Morgan Stanley’s Climate Commitment Needs to Go Further

New York, NY — Morgan Stanley announced today that it will become the first major American bank to track and report the greenhouse gas emissions from its loans and investments as part of the bank’s own contribution to the climate crisis.

According to reporting by Politico, Morgan Stanley will join the Partnership for Carbon Accounting Financials, a group of 66 financial institutions managing over $5.3 trillion of assets that is developing a methodology to track the climate impact of their loans and investments.

The methodology does not track the climate impact of underwriting issuances of debt and equity. This is a significant gap in the case of Morgan Stanley, which is one of the world’s top four banks in terms of revenues from underwriting.

Since 2016, 35 major banks have dumped at least $2.7 trillion into fossil fuel lending and underwriting.
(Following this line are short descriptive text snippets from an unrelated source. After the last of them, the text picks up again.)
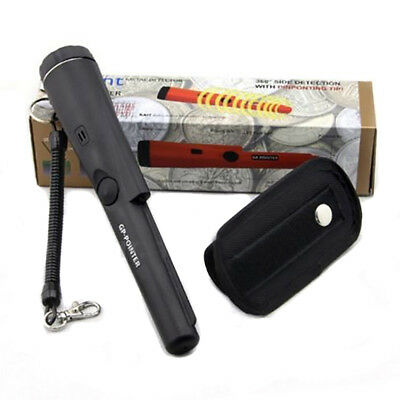 Automatic Pointer Pinpointer Metal Detector Waterproof ProPointer + Holster Kit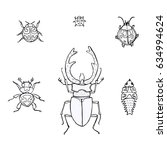 set hand drawn doodle insects | Shutterstock .eps vector #634994624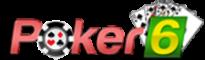 POKER-6 Situs Judi Bandar Ceme Online Terpercaya dan Terbaik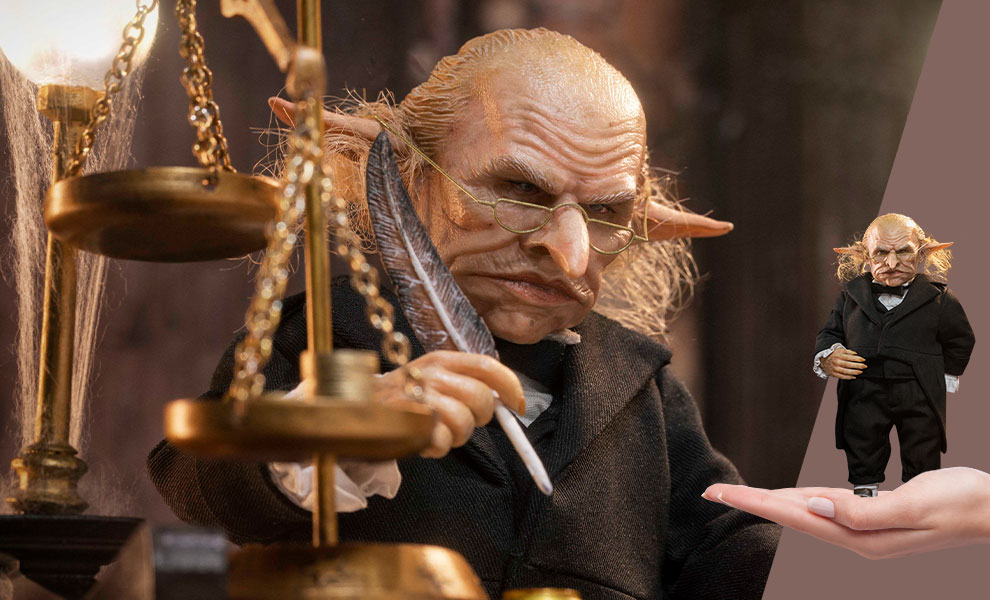 Gallery Feature Image of Gringotts Head Goblin (Deluxe Version) Sixth Scale Figure - Click to open image gallery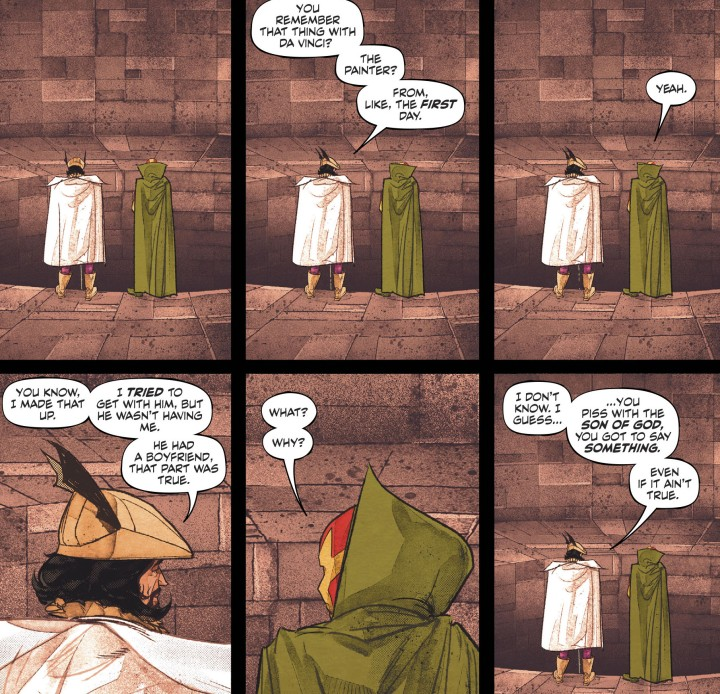 Mister Miracle (2017-) 009-021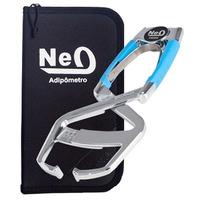 Adipômetro Clinico Em Aluminio Confort Plus Neo P Primemed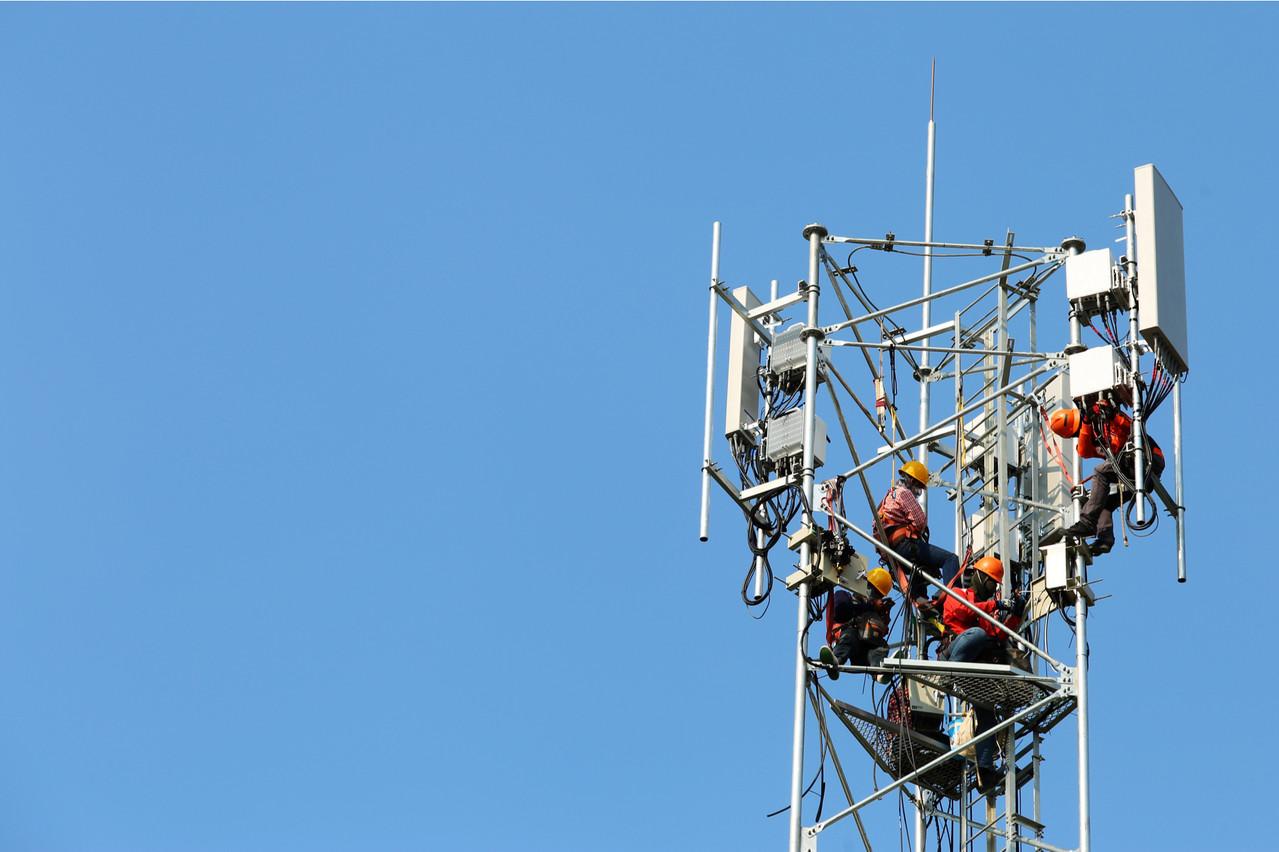 Soupçonné par les Américains de renseigner le gouvernement chinois, Huawei fait face à la méfiance des Européens au moment où ils lancent la 5G. (Photo: Shutterstock)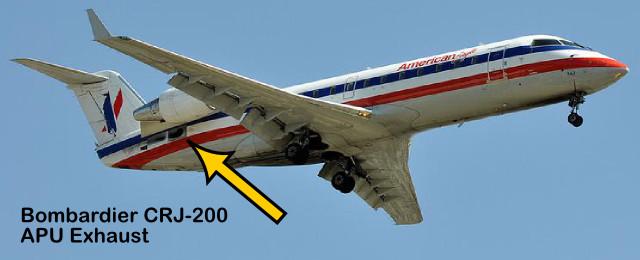 CRJ-200APU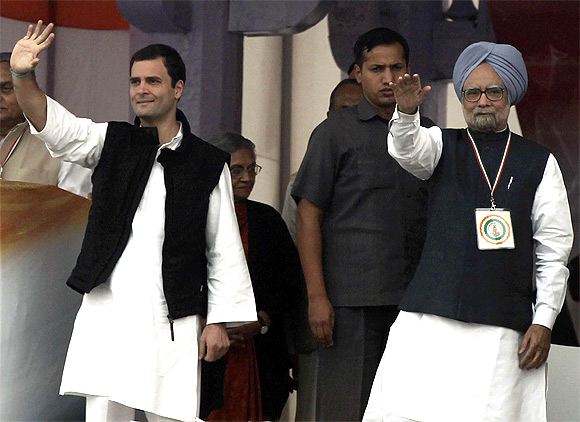 56% urban respondents dissatisfied with UPA-II's performance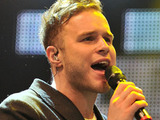 Radio 1's Big Weekend: Olly Murs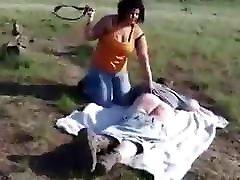 Bbw mistress spanking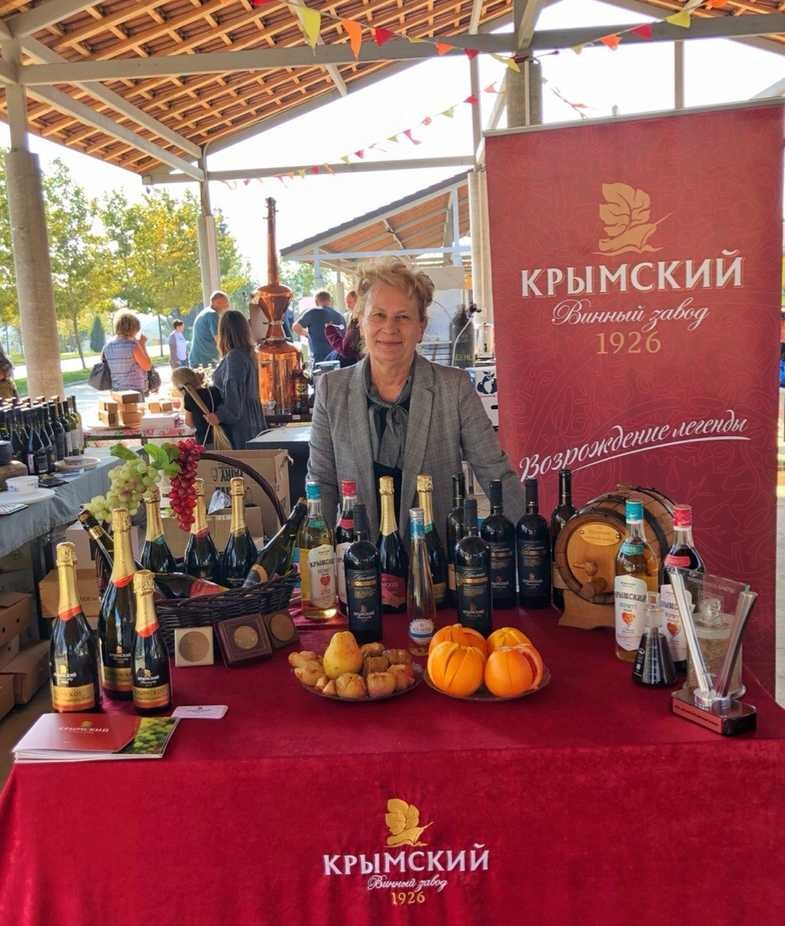 "hmguc2qzye8 e1571314911887 - Фестиваль молодого вина ""Малый Дионисий"""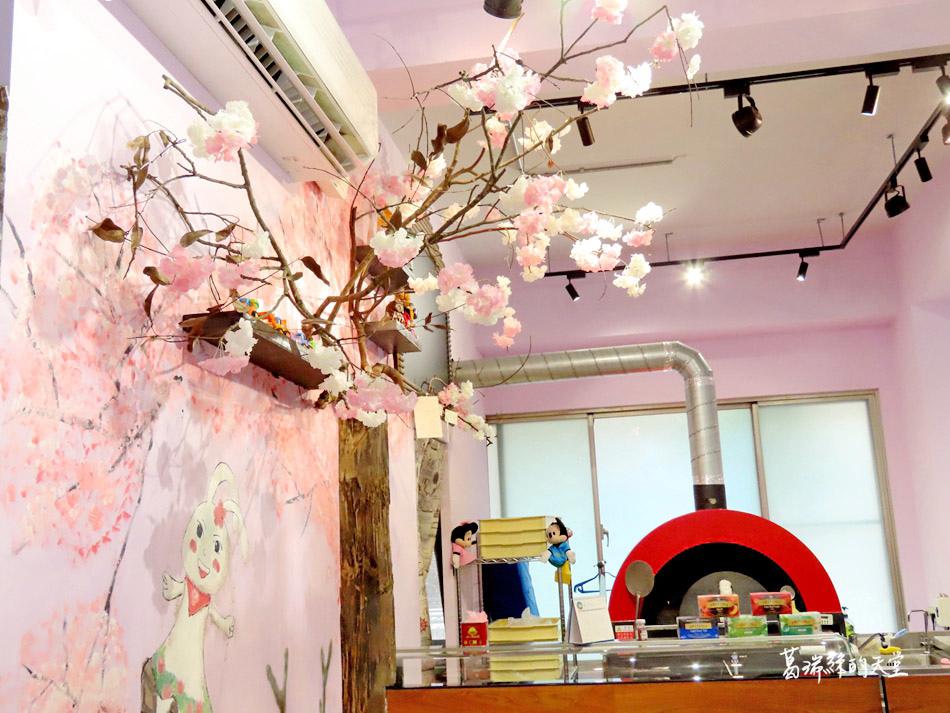 蘆洲親子餐廳-拍拍手披薩咖啡 (23).jpg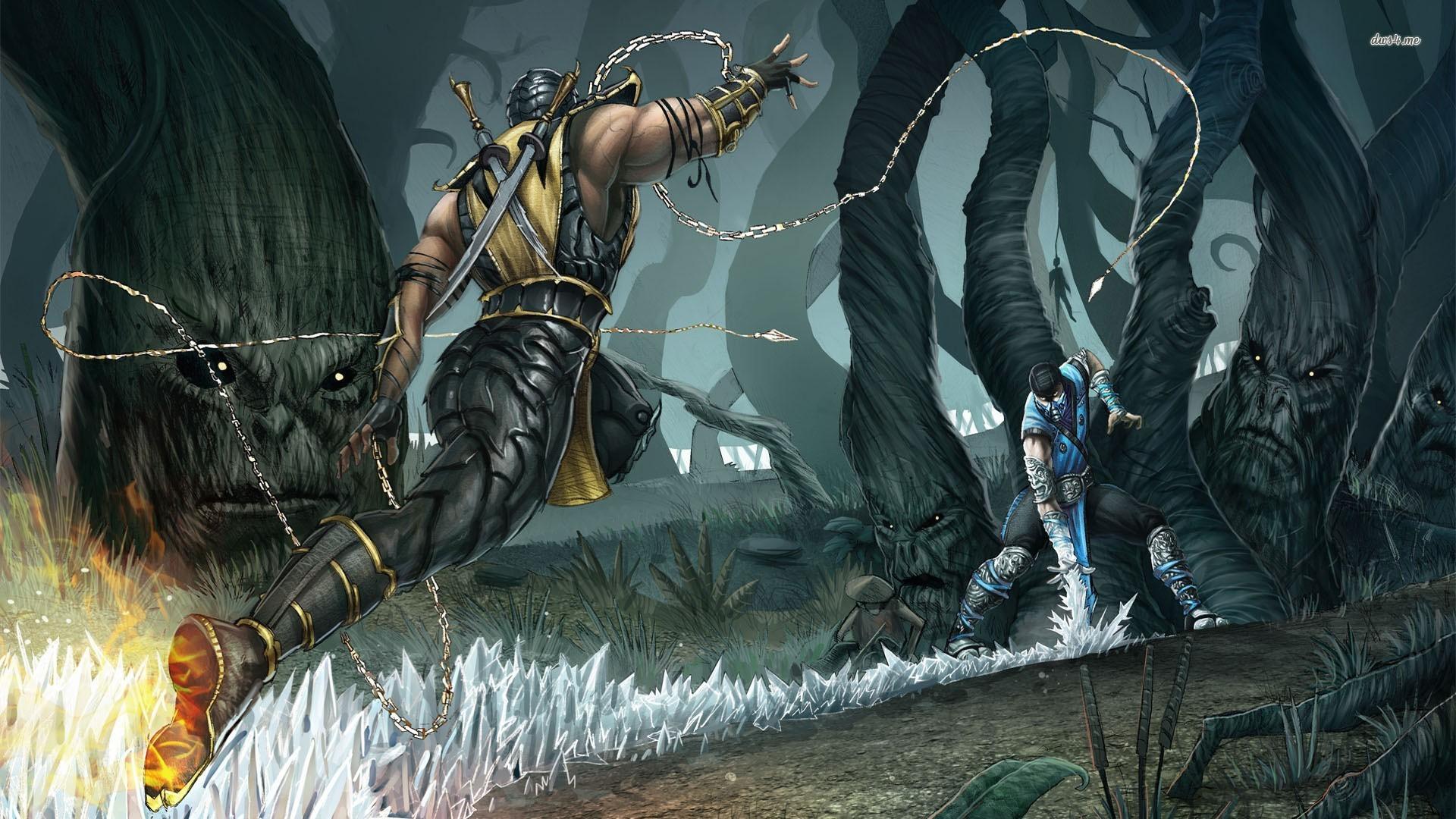 Mortal Kombat X tem lanamento marcado para 2015 com verses 1920x1080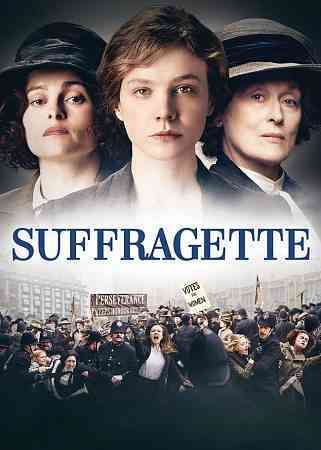 In this galvanizing feminist drama, a working-class laundress (Carey Mulligan) in 19th century London becomes radicalized when she meets a brave cadre of women organizing to obtain the vote.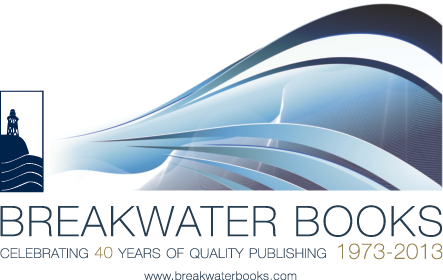 BreakwaterBooks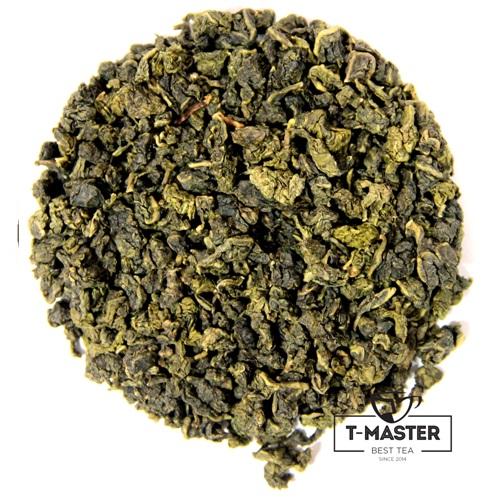 Чай T-MASTER Milky Oolong Молочный Оолонг, китайский, 500 г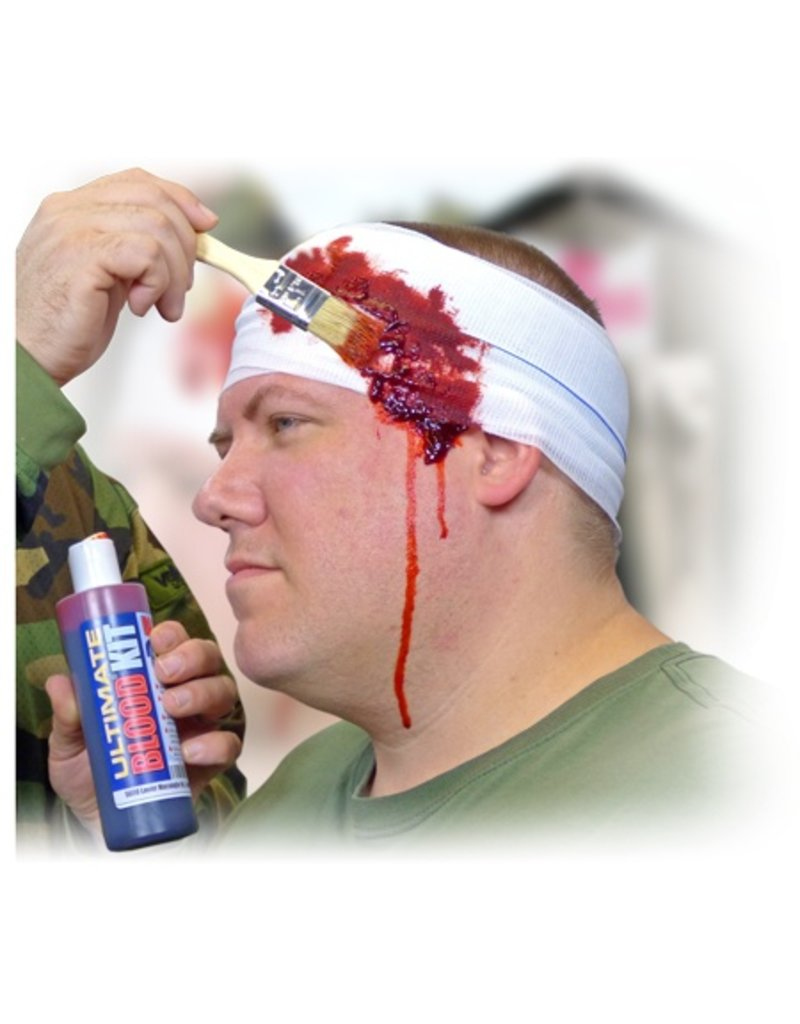 Smooth-On Ultimate Blood Kit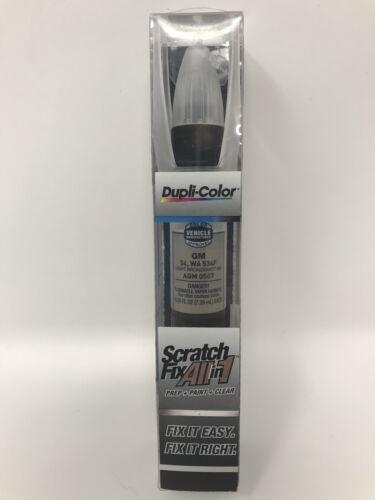 GM Light Bronzemist (M) 54 WA 534F Duplicolor Paint Match Scratch Fix Touch Up
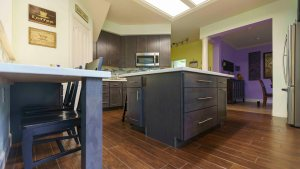 Kitchen Remodeling in Houston, TX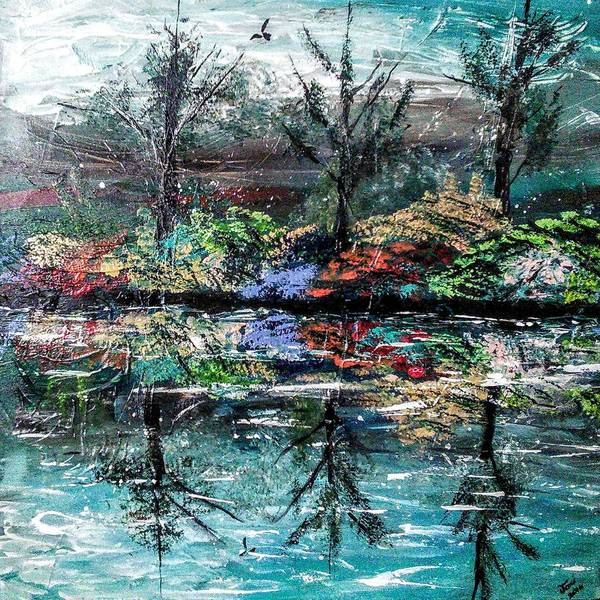 Woods Art Print featuring the painting Reflections by Valerie Josi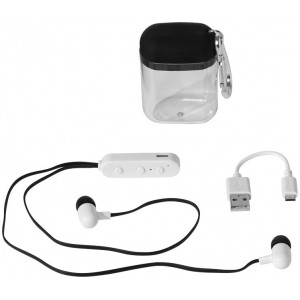 Oreillettes Bluetooth®...
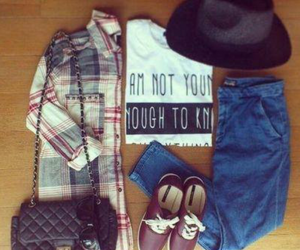outfit, clothes, and forever 21 image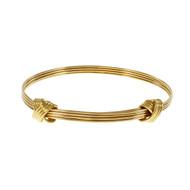 Asprey Knot Design Adjustable Bangle Bracelet 18k Yellow Gold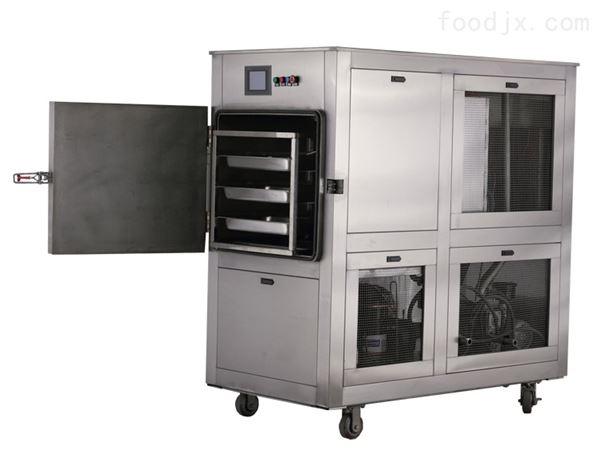 食品加工设备厂家真空快速冷却机速冷机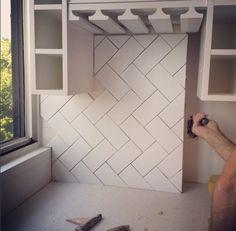 Meredith Heron Design, chevron subway tile backsplash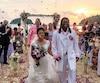 Grâce à l'aide de ses nombreux amis, Hendel Duplessy a pu s'offrir un mariage princier l'an dernier dans le village de vacances, en Thaïlande, dont il était alors le responsable.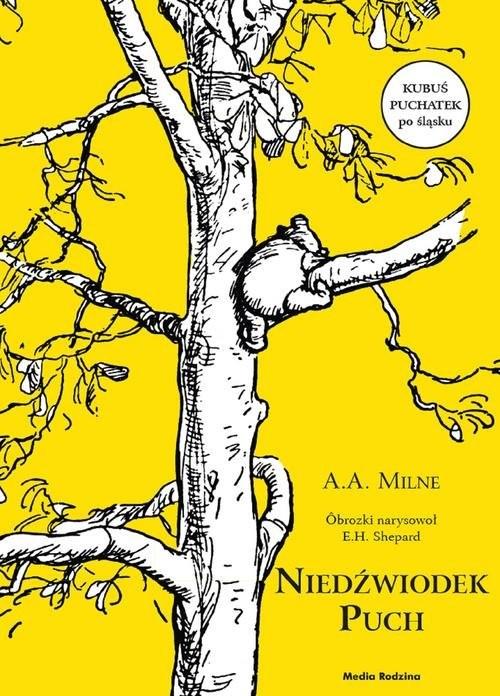 okładka Niedźwiodek Puch, Książka | Alan Alexander Milne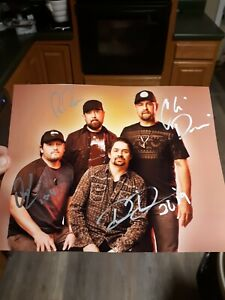 Music Davisson Brothers Band Country Musicians Signed 8x10 Photo With A Long Standing Reputation
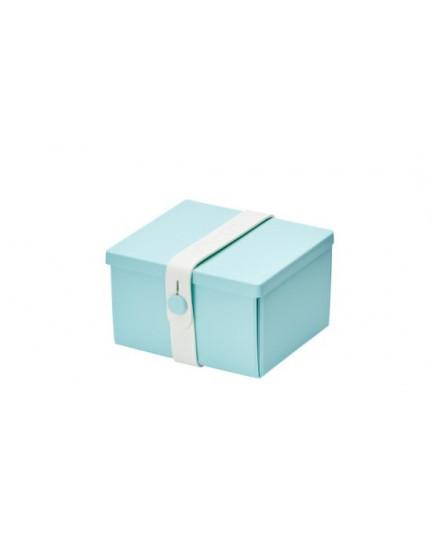 NO.02 MINT GREEN BOX/WHITE STRAP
Morgan Stanley’s loans and underwriting for fossil fuels totalled more than $91 billion over this period

Stop the Money Pipeline is a coalition of over 100 organizations working to end the financing of climate destruction by pressuring banks, insurance companies, asset managers, and institutional investors to stop investing in fossil fuels and deforestation and start respecting human rights and Indigenous sovereignty.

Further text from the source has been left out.